Facile synthesis of metal ion-cross-linked alginate electrode for efficient organic dye removal

Abstract

The metal ion (M = Co2+, Fe3+, and Cu2+)-cross-linked alginate electrodes (MCLAEs) were prepared by a simple mixing and gelling process as the novel gel electrode for organic dye removal. Scanning electron microscopy (SEM), energy-dispersive X-ray spectroscopy (EDS), powder X-ray diffraction (XRD), Brunauer–Emmett–Teller (BET), Fourier transform infrared (FTIR) spectroscopy, and tensile strength (TS) tests were used to characterize the MCLAEs. The electrochemical characterization of the MCLAEs was performed using cyclic voltammetry (CV).

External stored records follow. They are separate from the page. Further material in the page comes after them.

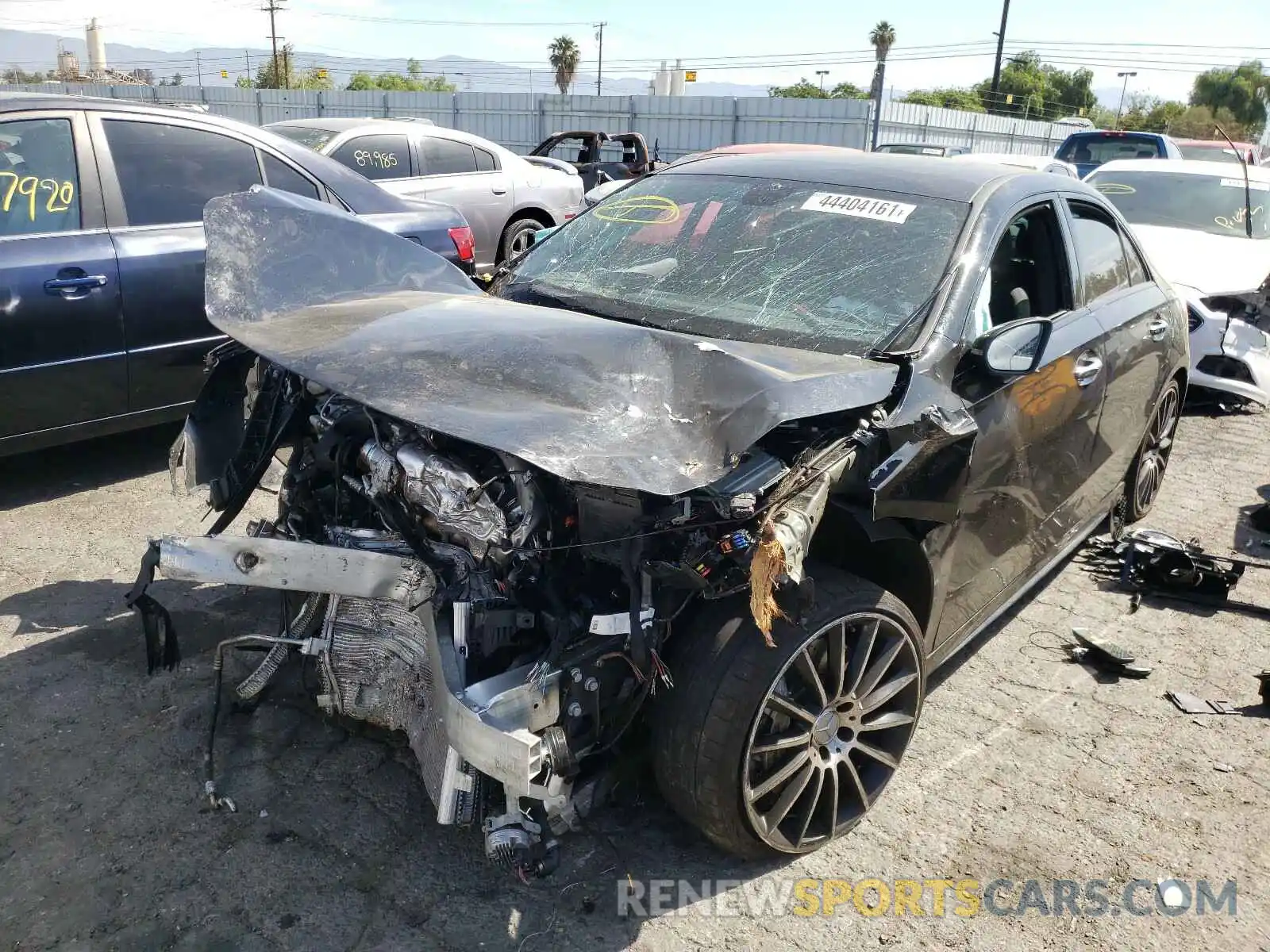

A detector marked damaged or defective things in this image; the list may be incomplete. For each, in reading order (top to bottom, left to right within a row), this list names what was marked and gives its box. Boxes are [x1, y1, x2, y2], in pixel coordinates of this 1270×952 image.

crumpled car hood [200, 187, 904, 500]
shattered windshield glass [500, 171, 965, 355]
cracked windshield [500, 172, 965, 355]
cracked windshield [1082, 170, 1270, 240]
damaged gray sedan [129, 151, 1188, 878]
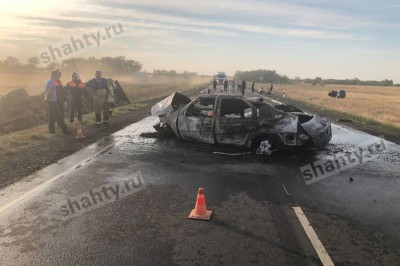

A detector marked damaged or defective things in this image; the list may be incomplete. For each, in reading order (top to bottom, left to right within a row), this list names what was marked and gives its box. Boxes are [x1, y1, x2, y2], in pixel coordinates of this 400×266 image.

burned car hood [152, 92, 192, 119]
burned car wreck [150, 93, 332, 152]
charred car body [152, 93, 332, 152]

Moreover, the electrochemical performances of the MCLAEs were analyzed using acid orange and basic orange and the results indicated that the reduction processes between the MCLAEs and the dyes were irreversible. The influence of the scan rate and the initial pH value on the electrochemical behavior of the MCLAEs in the CV were also investigated; the linear relationship between the square root of the scan rates and the cathodic peak current implied a diffusion-controlled reaction between the MLACEs and the dyes as the scan rate increased from 20 to 500 mV s−1. Additionally, in the pH value range of 3.0 to 7.0, the current of the cathodic peaks reached the maximum value at pH 3.0; whereas, the cathodic peak current was almost the same at all other pH values. The result illustrated that the pH value has a similar effect on the reduction process at pH values in the range of 4.0 to 7.0. The findings of this study elucidated that the as-prepared MCLAEs were effective gel electrode for the removal of dyes from wastewater.